* **TEXT EXTRACT**:
On 9/20/2012 8:59 AM, Andrei POPESCU wrote:
On Jo, 20 sep 12, 07:18:58, Mark Allums wrote:
LCD do not refresh in the same sense as CRTs. They project a
continuous picture. If a pixel doesn't change, it stays lit. No
fading. OPs problem is not due to refresh, unless it is a CRT.
His problem is probably due to environmental factors. E.g. display
too bright, viewing angle causing neck strain, or eye strain, color
balance/gamma subtly off, etc.
You are obsessed with refresh rate, but it's a useless thing to
focus on, because refresh rate is about flicker, and LCDs don't
flicker.
I have however seen LCD monitors behave significantly different
depending on refresh rate. Entire areas were blury, but everything was
fine when I switched to another refresh rate (60Hz -> 75Hz if I remember
correctly).

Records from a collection
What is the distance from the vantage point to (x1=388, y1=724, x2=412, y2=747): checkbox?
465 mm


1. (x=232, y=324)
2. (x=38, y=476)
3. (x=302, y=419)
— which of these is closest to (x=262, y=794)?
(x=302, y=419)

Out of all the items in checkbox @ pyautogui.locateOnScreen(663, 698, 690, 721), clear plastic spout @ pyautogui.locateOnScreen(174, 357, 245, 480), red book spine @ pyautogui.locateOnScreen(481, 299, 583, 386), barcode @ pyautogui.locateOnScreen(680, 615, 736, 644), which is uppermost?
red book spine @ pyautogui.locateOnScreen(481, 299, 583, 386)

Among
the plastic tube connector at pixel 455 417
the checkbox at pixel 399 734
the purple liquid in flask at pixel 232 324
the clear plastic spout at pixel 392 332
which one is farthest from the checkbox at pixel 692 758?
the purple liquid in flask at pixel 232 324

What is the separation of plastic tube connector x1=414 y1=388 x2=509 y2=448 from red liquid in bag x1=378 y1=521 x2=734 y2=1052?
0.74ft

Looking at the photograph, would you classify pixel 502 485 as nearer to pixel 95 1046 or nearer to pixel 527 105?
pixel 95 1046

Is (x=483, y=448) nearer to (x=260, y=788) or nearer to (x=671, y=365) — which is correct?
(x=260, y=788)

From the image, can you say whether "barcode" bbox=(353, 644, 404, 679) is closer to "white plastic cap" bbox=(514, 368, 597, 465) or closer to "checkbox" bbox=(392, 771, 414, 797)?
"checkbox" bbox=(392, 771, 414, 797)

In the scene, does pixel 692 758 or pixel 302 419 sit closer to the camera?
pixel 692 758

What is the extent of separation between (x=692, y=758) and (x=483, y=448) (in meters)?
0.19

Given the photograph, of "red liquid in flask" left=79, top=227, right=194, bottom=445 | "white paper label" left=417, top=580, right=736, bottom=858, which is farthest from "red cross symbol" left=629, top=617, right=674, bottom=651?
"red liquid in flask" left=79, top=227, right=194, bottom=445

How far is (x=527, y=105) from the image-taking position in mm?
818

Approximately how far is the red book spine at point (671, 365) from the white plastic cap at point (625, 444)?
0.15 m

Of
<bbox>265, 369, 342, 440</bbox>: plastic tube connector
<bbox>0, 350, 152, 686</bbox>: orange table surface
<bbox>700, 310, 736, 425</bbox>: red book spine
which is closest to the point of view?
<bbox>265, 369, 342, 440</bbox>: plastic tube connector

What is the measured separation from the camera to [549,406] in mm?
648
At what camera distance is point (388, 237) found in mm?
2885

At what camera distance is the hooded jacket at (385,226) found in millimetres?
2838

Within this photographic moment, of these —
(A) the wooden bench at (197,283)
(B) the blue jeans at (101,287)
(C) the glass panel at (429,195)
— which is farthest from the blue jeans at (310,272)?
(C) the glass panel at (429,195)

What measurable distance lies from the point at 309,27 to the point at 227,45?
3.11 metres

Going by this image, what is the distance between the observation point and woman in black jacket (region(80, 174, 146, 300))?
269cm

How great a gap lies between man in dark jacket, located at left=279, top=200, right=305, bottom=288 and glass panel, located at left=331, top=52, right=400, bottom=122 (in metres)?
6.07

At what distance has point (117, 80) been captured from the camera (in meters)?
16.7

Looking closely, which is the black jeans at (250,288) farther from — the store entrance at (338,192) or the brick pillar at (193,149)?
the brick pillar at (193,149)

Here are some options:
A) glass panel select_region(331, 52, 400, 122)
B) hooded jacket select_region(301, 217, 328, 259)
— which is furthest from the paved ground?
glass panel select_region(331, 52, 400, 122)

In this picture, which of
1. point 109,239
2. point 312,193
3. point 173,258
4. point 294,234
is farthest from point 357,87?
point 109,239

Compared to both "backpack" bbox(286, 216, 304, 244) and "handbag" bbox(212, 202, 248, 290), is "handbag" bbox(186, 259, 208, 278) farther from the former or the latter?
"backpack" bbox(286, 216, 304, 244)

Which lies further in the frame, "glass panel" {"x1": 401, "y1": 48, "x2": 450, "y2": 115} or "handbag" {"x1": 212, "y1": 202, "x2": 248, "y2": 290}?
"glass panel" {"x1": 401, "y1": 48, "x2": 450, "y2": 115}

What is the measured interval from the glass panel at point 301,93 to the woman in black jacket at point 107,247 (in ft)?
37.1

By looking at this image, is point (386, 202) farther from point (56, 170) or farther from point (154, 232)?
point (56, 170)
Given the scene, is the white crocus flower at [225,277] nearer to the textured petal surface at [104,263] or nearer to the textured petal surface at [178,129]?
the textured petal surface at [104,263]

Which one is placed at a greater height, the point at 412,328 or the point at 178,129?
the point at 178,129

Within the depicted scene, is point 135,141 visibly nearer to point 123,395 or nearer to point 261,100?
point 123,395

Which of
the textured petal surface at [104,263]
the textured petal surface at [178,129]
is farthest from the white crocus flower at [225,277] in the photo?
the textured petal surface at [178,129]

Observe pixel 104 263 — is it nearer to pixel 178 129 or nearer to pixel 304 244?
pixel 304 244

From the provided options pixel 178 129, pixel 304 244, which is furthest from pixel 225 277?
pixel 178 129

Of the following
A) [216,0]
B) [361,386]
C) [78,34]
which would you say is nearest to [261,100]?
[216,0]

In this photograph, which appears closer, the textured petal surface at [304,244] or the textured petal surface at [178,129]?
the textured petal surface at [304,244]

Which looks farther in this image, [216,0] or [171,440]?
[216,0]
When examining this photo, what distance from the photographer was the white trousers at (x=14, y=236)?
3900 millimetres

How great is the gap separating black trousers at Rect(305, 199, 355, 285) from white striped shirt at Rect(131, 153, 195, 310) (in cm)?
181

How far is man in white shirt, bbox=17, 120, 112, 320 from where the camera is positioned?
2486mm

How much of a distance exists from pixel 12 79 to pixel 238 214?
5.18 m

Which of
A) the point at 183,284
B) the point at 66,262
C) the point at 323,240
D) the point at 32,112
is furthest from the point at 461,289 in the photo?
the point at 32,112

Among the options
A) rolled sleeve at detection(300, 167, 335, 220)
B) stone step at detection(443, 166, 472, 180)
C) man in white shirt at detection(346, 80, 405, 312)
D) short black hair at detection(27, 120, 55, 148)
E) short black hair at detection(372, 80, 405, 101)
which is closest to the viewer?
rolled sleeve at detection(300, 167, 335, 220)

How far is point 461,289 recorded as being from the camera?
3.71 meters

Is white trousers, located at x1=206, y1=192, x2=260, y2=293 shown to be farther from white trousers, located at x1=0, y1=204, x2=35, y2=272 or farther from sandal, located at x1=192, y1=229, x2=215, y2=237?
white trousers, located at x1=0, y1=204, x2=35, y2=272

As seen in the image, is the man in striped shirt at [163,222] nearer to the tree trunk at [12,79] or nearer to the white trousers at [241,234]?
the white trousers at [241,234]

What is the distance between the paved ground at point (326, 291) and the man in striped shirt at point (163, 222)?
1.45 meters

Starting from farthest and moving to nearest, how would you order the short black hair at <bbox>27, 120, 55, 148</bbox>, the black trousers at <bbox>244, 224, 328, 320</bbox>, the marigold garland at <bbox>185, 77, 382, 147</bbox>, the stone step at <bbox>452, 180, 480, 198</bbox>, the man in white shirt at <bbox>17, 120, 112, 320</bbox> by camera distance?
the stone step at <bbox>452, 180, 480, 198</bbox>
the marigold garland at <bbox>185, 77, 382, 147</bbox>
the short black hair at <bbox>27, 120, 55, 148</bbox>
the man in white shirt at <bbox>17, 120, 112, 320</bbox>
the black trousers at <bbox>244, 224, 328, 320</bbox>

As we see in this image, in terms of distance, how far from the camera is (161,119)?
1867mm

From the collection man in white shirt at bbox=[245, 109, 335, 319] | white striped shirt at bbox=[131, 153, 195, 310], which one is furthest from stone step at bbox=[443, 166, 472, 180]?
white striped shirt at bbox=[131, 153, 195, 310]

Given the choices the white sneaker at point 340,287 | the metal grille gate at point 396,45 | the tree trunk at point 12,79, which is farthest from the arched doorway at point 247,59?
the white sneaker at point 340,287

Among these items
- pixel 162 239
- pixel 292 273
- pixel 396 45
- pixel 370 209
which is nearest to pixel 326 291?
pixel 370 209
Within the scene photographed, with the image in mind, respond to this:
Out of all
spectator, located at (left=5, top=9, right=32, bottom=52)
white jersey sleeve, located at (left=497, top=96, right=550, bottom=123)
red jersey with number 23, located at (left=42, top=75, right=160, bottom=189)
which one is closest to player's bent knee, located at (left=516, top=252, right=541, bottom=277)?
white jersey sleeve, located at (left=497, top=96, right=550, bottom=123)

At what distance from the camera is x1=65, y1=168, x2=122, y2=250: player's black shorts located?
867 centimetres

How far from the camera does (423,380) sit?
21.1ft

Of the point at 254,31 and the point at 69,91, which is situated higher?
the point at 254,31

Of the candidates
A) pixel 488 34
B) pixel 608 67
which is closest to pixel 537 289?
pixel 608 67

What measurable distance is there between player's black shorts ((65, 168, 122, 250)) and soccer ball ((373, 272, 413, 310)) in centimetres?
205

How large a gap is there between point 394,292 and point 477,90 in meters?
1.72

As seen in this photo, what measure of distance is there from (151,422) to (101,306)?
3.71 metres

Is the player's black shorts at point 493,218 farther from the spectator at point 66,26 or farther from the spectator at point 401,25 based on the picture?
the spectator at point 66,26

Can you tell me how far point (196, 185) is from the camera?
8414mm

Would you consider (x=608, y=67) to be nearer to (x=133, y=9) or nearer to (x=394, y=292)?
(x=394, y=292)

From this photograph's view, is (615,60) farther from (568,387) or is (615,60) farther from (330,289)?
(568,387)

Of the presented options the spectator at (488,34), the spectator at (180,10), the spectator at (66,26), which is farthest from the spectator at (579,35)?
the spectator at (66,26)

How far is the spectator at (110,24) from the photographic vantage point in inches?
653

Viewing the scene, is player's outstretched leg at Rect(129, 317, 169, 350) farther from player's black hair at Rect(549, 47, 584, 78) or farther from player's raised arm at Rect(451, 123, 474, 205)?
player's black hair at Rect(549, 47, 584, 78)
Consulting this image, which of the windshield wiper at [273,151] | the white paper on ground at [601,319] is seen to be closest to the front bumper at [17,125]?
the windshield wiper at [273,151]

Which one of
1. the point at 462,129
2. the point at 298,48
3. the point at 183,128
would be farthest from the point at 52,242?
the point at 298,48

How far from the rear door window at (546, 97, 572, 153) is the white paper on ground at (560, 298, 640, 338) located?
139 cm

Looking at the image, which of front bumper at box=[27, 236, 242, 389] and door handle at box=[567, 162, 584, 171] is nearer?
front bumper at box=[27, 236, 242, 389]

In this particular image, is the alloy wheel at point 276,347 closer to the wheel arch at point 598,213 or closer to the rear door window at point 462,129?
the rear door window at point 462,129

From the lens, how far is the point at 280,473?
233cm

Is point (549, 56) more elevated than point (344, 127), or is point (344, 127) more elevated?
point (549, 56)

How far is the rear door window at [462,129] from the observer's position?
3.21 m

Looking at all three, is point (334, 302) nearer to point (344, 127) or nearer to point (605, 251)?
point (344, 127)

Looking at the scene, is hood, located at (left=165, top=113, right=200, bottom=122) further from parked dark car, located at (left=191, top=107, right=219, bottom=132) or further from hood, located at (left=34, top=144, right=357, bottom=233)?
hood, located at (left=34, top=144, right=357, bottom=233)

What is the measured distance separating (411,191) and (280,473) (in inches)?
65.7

* **THE REQUEST**:
In the LCD refresh discussion, rewrite the stretch from "You are obsessed" through "correctly).", substituting "scan rate" for every occurrence of "refresh rate". Rely solely on the text; the data plays no part.

* **EXERCISE ANSWER**:
You are obsessed with scan rate, but it's a useless thing to
focus on, because scan rate is about flicker, and LCDs don't
flicker.
I have however seen LCD monitors behave significantly different
depending on scan rate. Entire areas were blury, but everything was
fine when I switched to another scan rate (60Hz -> 75Hz if I remember
correctly).